Ilya's weight of authority lent him dignity and a sheer magnitude of presence that so eclipsed Vasil's
beauty and charisma that Tess suddenly understood the desperate quality in Vasil's love for Ilya. "You
are not me. The gods have touched me. Through my father and my mother, the gods chose to bring me
here, so that I might act as their instrument. My first duty will always be to their calling."
"What about her?" Vasil asked bitterly, gesturing with a jerk of his head toward Tess.
"Tess knows the worth of my love for her."
"Yes," said Tess in a quiet voice, seeing how Ilya's shoulders trembled with emotion, and fatigue. "I
do know the worth of his love for me. Vasil, you know what the answer is. You must have always
known it. Why couldn't you have taken this night as a gift and let it go?"
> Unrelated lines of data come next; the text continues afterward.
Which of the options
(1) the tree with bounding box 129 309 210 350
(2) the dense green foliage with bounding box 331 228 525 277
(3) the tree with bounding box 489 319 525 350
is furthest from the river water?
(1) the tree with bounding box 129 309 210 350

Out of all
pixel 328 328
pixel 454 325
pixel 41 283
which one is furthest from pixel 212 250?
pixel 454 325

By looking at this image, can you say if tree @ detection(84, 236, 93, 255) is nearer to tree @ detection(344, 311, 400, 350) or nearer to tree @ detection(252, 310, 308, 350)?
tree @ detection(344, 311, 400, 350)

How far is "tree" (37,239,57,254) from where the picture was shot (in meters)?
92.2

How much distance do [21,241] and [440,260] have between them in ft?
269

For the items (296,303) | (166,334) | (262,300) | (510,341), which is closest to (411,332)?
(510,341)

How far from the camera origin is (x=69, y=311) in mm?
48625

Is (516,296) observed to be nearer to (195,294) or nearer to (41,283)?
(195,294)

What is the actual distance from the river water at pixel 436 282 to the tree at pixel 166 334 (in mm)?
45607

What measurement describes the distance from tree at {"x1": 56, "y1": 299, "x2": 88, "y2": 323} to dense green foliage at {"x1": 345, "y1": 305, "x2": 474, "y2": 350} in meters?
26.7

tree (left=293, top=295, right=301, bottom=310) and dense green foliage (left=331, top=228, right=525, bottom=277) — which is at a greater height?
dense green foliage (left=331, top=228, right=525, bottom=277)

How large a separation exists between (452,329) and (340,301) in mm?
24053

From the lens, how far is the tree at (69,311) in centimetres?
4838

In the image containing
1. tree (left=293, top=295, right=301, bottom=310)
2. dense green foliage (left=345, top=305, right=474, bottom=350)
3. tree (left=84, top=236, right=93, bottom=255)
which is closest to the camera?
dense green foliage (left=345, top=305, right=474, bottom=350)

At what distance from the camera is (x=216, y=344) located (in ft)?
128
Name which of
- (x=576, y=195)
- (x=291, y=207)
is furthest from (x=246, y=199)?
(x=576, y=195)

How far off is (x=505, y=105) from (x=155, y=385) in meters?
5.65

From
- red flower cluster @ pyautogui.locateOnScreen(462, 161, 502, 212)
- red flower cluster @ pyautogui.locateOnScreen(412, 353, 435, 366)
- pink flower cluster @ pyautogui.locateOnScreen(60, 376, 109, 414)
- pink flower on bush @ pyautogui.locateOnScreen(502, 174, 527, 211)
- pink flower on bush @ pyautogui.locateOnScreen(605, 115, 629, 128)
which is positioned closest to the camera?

She could not tell if Vasil heard her. But then, whenever Ilya was near him, the greatest part of his
attention had always been reserved for Bakhtiian, no matter how much he might seem to be playing to
others. "Let it be my curse to you, then," said Vasil, "that you always know that I have always and will
always love you more than anything." He spun on his heel and strode out, thrusting the curtain aside so
roughly that it tumbled back into place behind him.
"Oh, gods," said Ilya, not moving. He watched the curtain sway.
"You don't think he'll try to get caught on purpose—?"
"No. He knows I'll have to kill him. Whatever he may say, he loves his own life more than he loves
me."
"Ilya." She reached for him. He flinched away from her. She stopped dead, and then pulled back her
hand. He had never rejected her before, not like this. God, what if he really did love Vasil more than he
loved her? What if she had misinterpreted the brief scene played out between them? But watching him
as he sat there strung as tight as a bow, edged as sharp as any saber, she knew beyond anything else that
he hurt. His pain distressed her more than the knowledge—which could no longer be denied— that he
did in fact love Vasil and had for many years. Ilya was not rejecting her; he was rejecting himself, and
thus anything that loved him and might yet scorn him for what he had revealed himself to be.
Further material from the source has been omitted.